The Rev. Walter Smith, president and CEO of New York-based HealthCare Chaplaincy, a nonprofit that integrates spirituality into medical care, said that while the “fear or avoidance of death” often prevents people from seeking out medical, legal and spiritual advice about the end of life, the growth of online resources is a positive step in helping people talk about dying.

“When a person recognizes that their parents are at an advanced age, and that it would be reckless not to have a plan in place, the first place people go to learn what to do is the Internet. So these online resources answer a pragmatic concern of getting your house in order. They relieve a burden and give peace of mind,” he said.

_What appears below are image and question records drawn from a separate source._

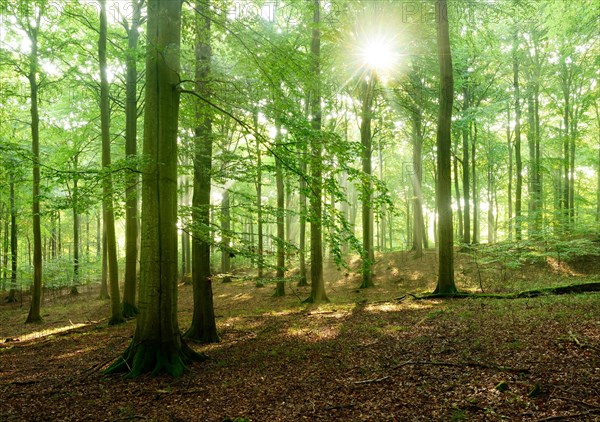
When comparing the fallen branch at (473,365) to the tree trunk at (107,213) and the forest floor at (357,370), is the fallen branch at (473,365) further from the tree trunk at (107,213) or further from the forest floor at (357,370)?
the tree trunk at (107,213)

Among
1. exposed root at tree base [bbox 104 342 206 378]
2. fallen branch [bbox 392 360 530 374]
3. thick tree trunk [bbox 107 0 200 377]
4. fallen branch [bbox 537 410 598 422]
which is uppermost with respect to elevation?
thick tree trunk [bbox 107 0 200 377]

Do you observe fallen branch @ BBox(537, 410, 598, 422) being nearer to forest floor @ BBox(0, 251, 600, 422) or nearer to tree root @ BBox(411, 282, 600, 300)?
forest floor @ BBox(0, 251, 600, 422)

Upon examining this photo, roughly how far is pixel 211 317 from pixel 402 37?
12.6 m

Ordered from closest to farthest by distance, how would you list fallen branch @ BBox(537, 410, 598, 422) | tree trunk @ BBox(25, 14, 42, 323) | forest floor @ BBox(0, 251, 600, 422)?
fallen branch @ BBox(537, 410, 598, 422) < forest floor @ BBox(0, 251, 600, 422) < tree trunk @ BBox(25, 14, 42, 323)

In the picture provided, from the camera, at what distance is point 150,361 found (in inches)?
252

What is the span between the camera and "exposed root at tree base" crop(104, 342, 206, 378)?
20.6 ft

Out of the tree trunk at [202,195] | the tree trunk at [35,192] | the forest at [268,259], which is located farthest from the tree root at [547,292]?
the tree trunk at [35,192]

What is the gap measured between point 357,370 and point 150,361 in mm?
3680

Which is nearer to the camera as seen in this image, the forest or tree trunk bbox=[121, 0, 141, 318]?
the forest

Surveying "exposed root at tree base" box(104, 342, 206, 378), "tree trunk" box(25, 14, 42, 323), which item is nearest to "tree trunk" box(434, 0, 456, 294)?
"exposed root at tree base" box(104, 342, 206, 378)

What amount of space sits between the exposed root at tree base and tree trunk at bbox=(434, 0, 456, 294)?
26.6 feet

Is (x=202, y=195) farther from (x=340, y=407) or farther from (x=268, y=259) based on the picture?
(x=340, y=407)

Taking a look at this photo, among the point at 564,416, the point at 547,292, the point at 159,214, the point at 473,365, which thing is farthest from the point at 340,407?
the point at 547,292

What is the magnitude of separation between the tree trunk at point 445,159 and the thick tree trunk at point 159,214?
8.13m
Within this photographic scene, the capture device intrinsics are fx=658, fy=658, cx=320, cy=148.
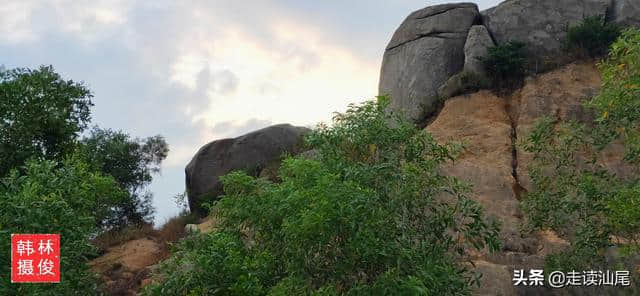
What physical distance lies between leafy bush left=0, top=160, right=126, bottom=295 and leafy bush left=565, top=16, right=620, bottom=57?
54.0ft

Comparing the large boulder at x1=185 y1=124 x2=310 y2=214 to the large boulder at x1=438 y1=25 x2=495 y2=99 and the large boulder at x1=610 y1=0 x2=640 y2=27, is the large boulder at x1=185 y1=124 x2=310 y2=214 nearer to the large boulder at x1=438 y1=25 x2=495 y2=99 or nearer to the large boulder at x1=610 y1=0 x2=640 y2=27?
the large boulder at x1=438 y1=25 x2=495 y2=99

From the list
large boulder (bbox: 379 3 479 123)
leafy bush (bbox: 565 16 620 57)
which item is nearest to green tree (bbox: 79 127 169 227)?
large boulder (bbox: 379 3 479 123)

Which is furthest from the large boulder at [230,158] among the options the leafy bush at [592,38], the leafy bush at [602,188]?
the leafy bush at [602,188]

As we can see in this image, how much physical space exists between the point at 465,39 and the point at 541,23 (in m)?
2.64

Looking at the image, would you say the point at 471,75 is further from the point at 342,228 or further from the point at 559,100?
the point at 342,228

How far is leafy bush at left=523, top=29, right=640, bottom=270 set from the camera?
10094mm

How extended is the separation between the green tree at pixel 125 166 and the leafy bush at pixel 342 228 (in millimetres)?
18596

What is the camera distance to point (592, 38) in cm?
2141

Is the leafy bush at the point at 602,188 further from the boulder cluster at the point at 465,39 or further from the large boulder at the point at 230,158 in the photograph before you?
the large boulder at the point at 230,158

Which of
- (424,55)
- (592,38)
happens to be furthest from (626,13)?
(424,55)

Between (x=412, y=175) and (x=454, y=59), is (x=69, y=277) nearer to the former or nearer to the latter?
(x=412, y=175)

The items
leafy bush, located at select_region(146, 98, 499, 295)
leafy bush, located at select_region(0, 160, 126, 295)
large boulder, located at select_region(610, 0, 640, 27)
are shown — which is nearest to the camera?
leafy bush, located at select_region(146, 98, 499, 295)

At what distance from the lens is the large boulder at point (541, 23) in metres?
22.1

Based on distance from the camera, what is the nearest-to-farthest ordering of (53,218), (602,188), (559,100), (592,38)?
(53,218) < (602,188) < (559,100) < (592,38)
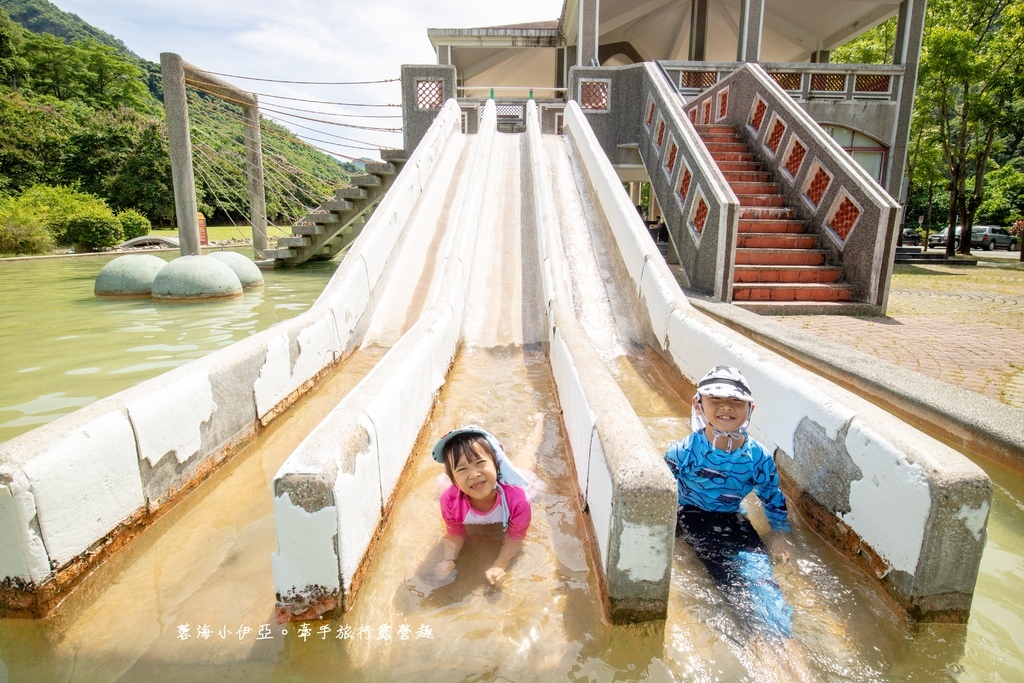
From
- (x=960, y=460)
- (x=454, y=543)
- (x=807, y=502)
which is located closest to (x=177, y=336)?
(x=454, y=543)

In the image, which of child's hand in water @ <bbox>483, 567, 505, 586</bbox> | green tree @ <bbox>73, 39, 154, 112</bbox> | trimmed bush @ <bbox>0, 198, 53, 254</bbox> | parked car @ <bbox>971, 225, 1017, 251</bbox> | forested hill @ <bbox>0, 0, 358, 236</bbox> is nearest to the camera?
child's hand in water @ <bbox>483, 567, 505, 586</bbox>

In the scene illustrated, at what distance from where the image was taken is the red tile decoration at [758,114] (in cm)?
937

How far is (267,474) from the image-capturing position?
3.08 meters

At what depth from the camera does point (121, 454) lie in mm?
2367

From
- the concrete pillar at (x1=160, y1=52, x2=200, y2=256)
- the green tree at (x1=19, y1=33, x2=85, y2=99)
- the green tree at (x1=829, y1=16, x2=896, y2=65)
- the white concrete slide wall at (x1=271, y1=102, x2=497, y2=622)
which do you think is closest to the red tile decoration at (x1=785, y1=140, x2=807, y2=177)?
the white concrete slide wall at (x1=271, y1=102, x2=497, y2=622)

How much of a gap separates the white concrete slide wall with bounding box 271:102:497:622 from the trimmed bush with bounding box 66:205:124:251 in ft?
64.1

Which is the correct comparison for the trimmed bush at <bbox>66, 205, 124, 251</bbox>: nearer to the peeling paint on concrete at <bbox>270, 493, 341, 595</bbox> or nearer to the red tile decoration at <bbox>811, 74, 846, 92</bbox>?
the red tile decoration at <bbox>811, 74, 846, 92</bbox>

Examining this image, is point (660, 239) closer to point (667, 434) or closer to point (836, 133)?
point (836, 133)

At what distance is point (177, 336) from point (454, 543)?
5153 millimetres

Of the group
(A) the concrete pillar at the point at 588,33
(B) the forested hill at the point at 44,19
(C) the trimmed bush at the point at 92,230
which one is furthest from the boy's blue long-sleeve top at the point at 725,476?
(B) the forested hill at the point at 44,19

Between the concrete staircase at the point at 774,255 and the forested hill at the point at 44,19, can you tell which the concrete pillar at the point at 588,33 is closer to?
the concrete staircase at the point at 774,255

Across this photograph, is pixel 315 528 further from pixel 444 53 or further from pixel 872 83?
pixel 444 53

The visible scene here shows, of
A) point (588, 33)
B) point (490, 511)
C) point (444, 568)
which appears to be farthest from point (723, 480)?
point (588, 33)

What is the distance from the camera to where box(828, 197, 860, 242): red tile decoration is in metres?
7.09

That kind of planning and dicussion is the goal of Silicon Valley’s DeathWise. A nonprofit that was launched three years ago by a group of tech execs who thought people in their industries weren’t speaking enough about the end of life, it spreads its message via bookclubs, presentations, yoga classes, social media and online campaigns.

One such campaign held over a 24-hour period in April was centered around getting people to “talk about, make decisions and document their end-of-life wishes,” said Anne Bonaparte, the group’s founder and the CEO of Xora, a Mountain View, Calif.-based company that sells mobile business applications. The site broadcasted live on-camera discussions and demonstrations about end-of-life conversations, including ones on how to create advance directives, and had volunteers man a toll-free hotline to answer questions.

“Technology and being part of this Silicon Valley world has vastly impacted our lives, but not as much our thoughts on death,” said Bonaparte. “As people deeply involved in technology, we thought we might be able to get our peers to start not only thinking about innovating in life, but innovating in how we discuss the end of it. I think more and more of us out here are trying to change that conversation.”